L’autobiographie intellectuelle et sexuelle du «ghelderodien» Roland Beyen

29 août 2025 9 min. temps de lecture

Dans Pour en finir avec Ghelderode, Roland Beyen livre un récit de vie aussi érudit qu’impudique, une plongée dans son parcours personnel et dans la postérité littéraire de Michel de Ghelderode.

Les temps s’estompent de cette époque où l’on a connu, en Belgique et dans le monde, ce que l’on a pu appeler la «ghelderodite», où il ne se passait pas un mois à Bruxelles, Paris, Milan, Rome, New-York ou ailleurs, sans qu’on ne présente une pièce du grand dramaturge bruxellois. Son théâtre complet avait été publié par Gallimard vers la fin de sa vie, et il devait connaître deux trois décennies durant, une gloire posthume à la hauteur des plus grands de chez nous. Représentations, émissions, traductions, adaptations musicales (l’opéra de György Ligeti), sociétés savantes, revues spécialisées, ouvrages de tous genres (biographies, essais, bibliographies…) ont abondé soudain, avant la fin du siècle, rendant justice à l’œuvre singulière et à la personnalité hors norme de Michel de Ghelderode.

Un livre récent vient ressusciter cette époque révolue de la plus extraordinaire façon qui soit. À plus d’un titre, il mérite toute notre attention. On le doit à la plume du personnage, à coup sûr aussi singulier et hors norme que Ghelderode, qui a été –on peut l’assurer sans ambages– un des agents principaux de la notoriété acquise par ce dernier après sa mort. Roland Beyen, puisqu’il faut l’appeler par son nom, a signé il y a peu, dans son grand âge, le livre au titre clairement significatif: Pour en finir avec Ghelderode. Autobiographie anecdotique.
★ ★ ★ ★ ★
Répondez à ces questions sur l'extrait consacré à Roland Beyen :
1. Quel éditeur a publié le théâtre complet de Ghelderode vers la fin de sa vie ?
2. Quel compositeur est cité pour un opéra tiré de l'œuvre de Ghelderode ?
3. Quel est le sous-titre du livre de Roland Beyen ?
Répondez en vous fondant uniquement sur l'extrait.

DOCUMENTS SOURCES –
★ ★ ★ ★ ★
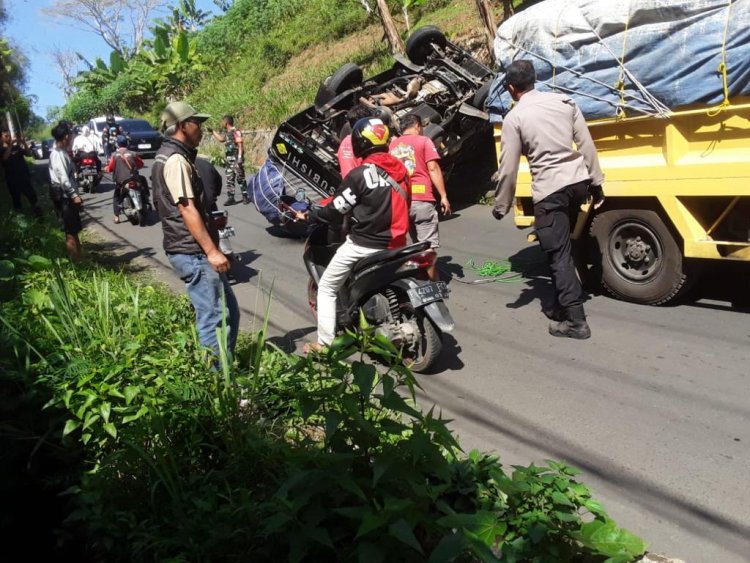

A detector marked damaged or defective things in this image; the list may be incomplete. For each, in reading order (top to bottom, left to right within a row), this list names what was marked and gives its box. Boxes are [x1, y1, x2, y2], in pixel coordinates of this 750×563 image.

overturned pickup truck [250, 25, 496, 225]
★ ★ ★ ★ ★
RÉSULTAT –
1. Gallimard
2. György Ligeti
3. Autobiographie anecdotique